Fine tuning part of a pre trained model which fed a new classifier

catt_ale · November 13, 2020, 4:37pm

Hello to everyone!

I have a pre-trained model made by myself, now I pick up some layers of the base model and use them to feed a classifier. Now I want to train the classifier and fine-tune the layers of my pre-trained net. My question is: is it correct how I would like to do here in the code below? I am not sure where there is the comment

#???

Someone can explain if, where, and why I am going wrong?
Thank you so much!

class Mybasemodel(nn.Module):
    def __init__(self, modelA, modelB):
        self.model = nn.Sequential(
            .
            .
            .
        )
    def forward(self, x1, x2):
        x = self.model(x)

        return x


class Classifier(nn.Module):
    def __init__(self, modelA, modelB):
        self.model = nn.Sequential(
            .
            .
            .
        )
    def forward(self, x1, x2):
        x = self.model(x)

        return x

basemodel = Mybasemodel()
basemodel.load_state_dict(torch.load('...'))
basemodel.train()

calssifier = Classifier()
calssifier.train()

loss_basemodel_fn = torch.nn.L1Loss()
loss_classifier_fn = torch.nn.L1Loss()

opt_basemodel = torch.optim.(basemodel.parameters())
opt_classifier = torch.optim.(calssifier.parameters())

first_layer = 0
N_layer = 3

i = 0
for param in model.basemodel():
    i += 1
    if i > N_layer:
        param.requires_grad = False


for i, data in enumerate(dataset):

    input = data['input']
    label_basemodel = data['label_basemodel']
    label_classifier = data['label_classifier']

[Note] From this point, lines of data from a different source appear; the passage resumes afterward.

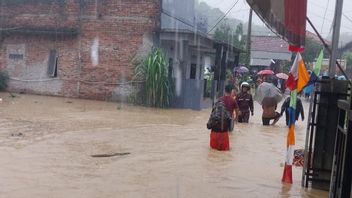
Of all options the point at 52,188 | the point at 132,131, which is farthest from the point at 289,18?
the point at 132,131

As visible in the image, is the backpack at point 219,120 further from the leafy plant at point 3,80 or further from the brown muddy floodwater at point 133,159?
the leafy plant at point 3,80

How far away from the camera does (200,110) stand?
1955 cm

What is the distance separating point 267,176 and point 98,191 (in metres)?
2.91

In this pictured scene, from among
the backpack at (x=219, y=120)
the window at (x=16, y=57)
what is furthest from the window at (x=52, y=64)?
the backpack at (x=219, y=120)

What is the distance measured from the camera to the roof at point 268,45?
A: 46222mm

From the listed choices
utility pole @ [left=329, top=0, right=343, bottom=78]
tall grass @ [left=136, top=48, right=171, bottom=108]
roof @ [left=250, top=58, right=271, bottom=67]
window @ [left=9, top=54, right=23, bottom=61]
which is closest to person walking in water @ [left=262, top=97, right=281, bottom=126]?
tall grass @ [left=136, top=48, right=171, bottom=108]

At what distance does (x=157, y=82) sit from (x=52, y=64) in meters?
5.87

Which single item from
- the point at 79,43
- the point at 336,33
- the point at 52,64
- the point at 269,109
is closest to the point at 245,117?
the point at 269,109

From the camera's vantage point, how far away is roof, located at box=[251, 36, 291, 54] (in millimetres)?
46222

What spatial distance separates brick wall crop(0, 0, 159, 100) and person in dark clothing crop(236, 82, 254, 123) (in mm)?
6444

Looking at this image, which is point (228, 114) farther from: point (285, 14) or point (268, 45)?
point (268, 45)

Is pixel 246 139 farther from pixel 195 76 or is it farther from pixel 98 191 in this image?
pixel 195 76

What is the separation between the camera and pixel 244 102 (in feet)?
48.9

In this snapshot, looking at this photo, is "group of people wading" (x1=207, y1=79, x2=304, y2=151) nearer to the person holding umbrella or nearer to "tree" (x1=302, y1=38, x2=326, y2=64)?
the person holding umbrella
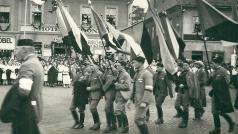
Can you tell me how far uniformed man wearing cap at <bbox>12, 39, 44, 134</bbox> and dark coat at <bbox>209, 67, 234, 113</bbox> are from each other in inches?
229

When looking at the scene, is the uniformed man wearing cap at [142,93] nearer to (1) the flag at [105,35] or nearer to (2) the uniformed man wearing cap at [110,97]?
(2) the uniformed man wearing cap at [110,97]

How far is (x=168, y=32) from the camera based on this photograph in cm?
1195

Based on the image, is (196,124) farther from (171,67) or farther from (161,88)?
(171,67)

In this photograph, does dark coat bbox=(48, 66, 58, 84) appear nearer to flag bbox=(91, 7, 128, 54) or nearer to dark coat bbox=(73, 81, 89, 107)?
flag bbox=(91, 7, 128, 54)

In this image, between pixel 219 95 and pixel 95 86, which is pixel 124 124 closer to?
pixel 95 86

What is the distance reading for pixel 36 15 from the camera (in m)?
44.8

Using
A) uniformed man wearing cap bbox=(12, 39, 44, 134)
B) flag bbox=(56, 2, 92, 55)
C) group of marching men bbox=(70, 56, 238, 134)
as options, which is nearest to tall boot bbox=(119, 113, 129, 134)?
group of marching men bbox=(70, 56, 238, 134)

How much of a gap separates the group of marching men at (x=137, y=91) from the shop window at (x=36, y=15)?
3141cm

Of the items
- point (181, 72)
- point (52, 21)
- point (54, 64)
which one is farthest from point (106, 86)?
point (52, 21)

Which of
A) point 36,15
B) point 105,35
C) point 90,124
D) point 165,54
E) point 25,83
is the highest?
point 36,15

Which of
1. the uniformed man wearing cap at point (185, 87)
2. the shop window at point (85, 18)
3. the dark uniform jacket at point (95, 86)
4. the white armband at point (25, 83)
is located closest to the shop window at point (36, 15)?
the shop window at point (85, 18)

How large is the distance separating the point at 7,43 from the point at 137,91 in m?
35.1

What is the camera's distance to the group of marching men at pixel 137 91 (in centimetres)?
1005

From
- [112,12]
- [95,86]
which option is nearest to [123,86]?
[95,86]
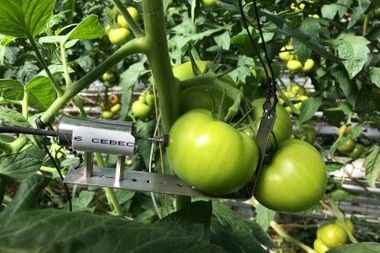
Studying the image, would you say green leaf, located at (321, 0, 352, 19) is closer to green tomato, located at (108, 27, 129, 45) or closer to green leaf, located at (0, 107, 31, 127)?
green tomato, located at (108, 27, 129, 45)

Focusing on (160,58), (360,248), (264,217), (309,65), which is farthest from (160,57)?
(309,65)

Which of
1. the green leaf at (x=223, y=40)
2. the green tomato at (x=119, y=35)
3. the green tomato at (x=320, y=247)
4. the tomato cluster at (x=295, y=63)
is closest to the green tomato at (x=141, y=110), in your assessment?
the green tomato at (x=119, y=35)

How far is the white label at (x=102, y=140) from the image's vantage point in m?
0.56

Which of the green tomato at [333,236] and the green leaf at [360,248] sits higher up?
the green leaf at [360,248]

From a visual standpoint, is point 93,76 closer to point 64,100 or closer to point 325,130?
point 64,100

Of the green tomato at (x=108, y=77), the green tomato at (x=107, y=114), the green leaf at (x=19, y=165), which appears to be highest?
the green leaf at (x=19, y=165)

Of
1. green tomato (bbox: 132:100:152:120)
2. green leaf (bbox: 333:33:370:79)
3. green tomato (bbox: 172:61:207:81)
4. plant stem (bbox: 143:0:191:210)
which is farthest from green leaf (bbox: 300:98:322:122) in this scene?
plant stem (bbox: 143:0:191:210)

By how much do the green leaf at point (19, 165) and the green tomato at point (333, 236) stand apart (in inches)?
48.6

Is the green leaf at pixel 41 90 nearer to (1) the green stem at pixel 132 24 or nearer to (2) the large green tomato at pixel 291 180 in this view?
(1) the green stem at pixel 132 24

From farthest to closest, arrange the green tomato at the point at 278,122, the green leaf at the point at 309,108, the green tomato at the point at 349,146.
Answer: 1. the green tomato at the point at 349,146
2. the green leaf at the point at 309,108
3. the green tomato at the point at 278,122

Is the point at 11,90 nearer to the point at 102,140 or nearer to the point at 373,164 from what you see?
the point at 102,140

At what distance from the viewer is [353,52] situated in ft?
4.27

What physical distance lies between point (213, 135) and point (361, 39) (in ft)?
2.92

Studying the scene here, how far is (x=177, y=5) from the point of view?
1.77 meters
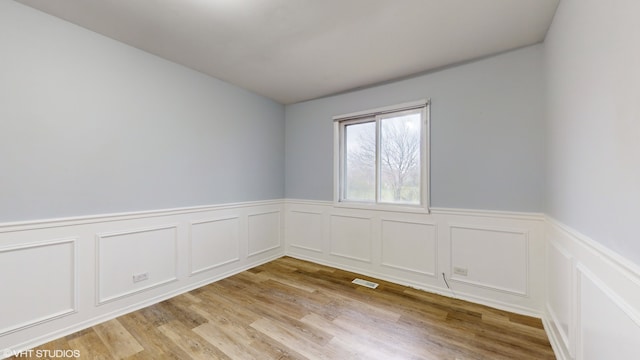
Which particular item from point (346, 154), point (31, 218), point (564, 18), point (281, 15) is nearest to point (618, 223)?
point (564, 18)

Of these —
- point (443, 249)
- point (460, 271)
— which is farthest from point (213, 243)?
point (460, 271)

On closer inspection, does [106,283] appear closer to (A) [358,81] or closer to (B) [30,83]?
(B) [30,83]

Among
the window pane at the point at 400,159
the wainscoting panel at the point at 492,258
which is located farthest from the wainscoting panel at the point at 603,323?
the window pane at the point at 400,159

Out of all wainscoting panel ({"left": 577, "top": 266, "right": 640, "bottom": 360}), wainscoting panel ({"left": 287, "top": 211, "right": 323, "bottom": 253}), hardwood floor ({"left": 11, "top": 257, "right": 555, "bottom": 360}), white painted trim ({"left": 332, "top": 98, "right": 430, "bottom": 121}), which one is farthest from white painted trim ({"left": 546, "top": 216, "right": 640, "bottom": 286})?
wainscoting panel ({"left": 287, "top": 211, "right": 323, "bottom": 253})

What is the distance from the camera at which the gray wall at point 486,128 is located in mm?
2287

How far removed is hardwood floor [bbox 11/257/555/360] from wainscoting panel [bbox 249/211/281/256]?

    output_base_model = basemodel.model(input)

    feature_map = basemodel.model[first_layer:N_layer](input)
    pred = calssifier(feature_map)

    opt_basemodel.zero_grad()
    opt_classifier.zero_grad()

    loss_classifier = loss_classifier_fn(pred, label_basemodel)
    #???
    loss_basemodel = loss_basemodel_fn(output_base_model, label_classifier) + loss_classifier

    loss_basemodel.backward()
    loss_classifier.backward()

    opt_basemodel.step()
    opt_classifier.step()

ptrblck · November 15, 2020, 9:55am

It depends on your use case and how you would like to fine tune the basemodel.
Currently both losses would create gradients in the parameters or basemodel, since these parameters were used to compute the losses. If you only want to create the gradients of loss_basemodel w.r.t to the parameters of basemodel, you would have to .detach() output_base_model before feeding it to classifier.

Note that there are minor issues (such as using for param in model.basemodel() instead of for param in basemodel.parameters()) but I assume these are copy-paste errors.
Also, if you are iterating the parameters, i will not reflect the layers, since some modules have more than a single parameter (often weight and bias).

catt_ale · November 16, 2020, 9:11am

Hello, thank you for your answer.

I don’t understand why would I detach output_base_model before feeding it to the classifier? This sounds new to me.

To give you some additional information, my base model is a cycle GAN, I am using some layer of the generator to reuse learned features to fed a classifier. Train the two networks separately is not a problem, I guess. With the simplified example above I wanted to show how I would optimize base-model parameters w.r.t. the classification error. The optimal for me would be able both to:

Optimize the base model w.r.t his original loss function combined with the loss of the classifier
Optimize the base model w.r.t. the loss of the classifier.